Getting Sober: Redefining My Longest Relationship


I’d call it time traveling. Most of the time I didn’t know I was doing it until I was already in too deep. It didn’t matter the day of the week or the time, or who I was with. I was just as capable of bending time alone, as I was with a handful of friends.

There was no such thing as one or two or three drinks. Just like a two headed giraffe didn’t exist, neither did grabbing a couple of drinks. It’s that simple. I really can’t explain it any other way. My average was a drink every fifteen minutes. I never thought about that. I didn’t brag about it or work towards it or talk about it, my rhythm just happened. The drink was in my hand and I drank it. I didn’t think of slowing down or having an empty hand.
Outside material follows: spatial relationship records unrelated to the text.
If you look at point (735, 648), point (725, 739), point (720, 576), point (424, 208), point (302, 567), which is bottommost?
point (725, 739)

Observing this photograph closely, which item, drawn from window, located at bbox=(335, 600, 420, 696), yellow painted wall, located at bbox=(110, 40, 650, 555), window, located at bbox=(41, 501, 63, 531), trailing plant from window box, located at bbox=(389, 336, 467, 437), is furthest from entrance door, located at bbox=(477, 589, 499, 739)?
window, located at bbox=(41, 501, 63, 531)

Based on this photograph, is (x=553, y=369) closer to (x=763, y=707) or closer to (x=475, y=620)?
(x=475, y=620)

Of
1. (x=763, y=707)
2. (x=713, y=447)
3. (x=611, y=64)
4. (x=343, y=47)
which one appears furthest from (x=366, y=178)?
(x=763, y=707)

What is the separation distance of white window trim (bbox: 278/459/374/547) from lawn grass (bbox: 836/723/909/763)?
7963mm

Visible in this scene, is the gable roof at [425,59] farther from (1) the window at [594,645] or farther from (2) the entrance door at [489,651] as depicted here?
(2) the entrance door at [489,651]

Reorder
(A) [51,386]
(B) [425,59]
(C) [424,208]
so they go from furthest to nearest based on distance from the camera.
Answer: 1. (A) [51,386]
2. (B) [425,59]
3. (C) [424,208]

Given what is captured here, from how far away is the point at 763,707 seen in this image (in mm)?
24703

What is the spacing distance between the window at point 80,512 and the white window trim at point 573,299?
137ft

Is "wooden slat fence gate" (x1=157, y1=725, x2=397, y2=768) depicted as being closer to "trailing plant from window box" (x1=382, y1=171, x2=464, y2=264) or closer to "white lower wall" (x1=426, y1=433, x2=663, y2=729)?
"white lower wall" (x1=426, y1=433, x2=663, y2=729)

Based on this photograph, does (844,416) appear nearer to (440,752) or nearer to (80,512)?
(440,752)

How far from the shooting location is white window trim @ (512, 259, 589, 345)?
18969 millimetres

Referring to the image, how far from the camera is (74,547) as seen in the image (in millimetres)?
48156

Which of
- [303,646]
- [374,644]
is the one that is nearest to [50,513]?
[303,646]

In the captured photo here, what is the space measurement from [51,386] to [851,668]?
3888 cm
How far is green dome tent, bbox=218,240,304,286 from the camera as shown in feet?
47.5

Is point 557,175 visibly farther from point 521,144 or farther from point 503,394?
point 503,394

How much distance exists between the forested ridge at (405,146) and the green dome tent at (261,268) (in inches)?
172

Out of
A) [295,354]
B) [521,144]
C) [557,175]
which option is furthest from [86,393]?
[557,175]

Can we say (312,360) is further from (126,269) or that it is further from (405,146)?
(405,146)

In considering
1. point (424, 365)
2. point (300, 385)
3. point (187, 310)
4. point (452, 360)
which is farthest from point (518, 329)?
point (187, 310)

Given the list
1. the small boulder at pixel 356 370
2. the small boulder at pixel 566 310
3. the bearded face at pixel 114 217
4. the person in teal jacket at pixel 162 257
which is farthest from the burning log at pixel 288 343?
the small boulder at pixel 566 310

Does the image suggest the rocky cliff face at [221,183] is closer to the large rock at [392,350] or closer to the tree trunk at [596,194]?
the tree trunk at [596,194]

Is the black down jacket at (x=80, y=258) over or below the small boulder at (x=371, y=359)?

I’d start somewhere- at an apartment or at dinner or a happy hour or on a date and I’d arm myself with whatever I was in the mood for. There were the regular players: Jack Daniels and diet coke, chardonnay, Redbull and vodka, Blue Moon and those few years in my early 20s where I thought the only two drinks on the planet was a Sex On The Beach and Cosmo. Drink menus were for amateurs.

Never red wine though. It stained my teeth and lips, I’d explain when asked, and respond with my quirky ‘I only drink it alone and in the dark’ answer. They’d always laugh.

For a long time the only shot I tossed back was Patron XO. Lemon drops and Kamikazes were too collegiate for me. I was smart enough to know that I always got sick after Whiskey. That was my kryptonite. It didn’t stop me from drinking it again (and again), just in case getting sick was a one time thing. Spoiler alert: it wasn’t.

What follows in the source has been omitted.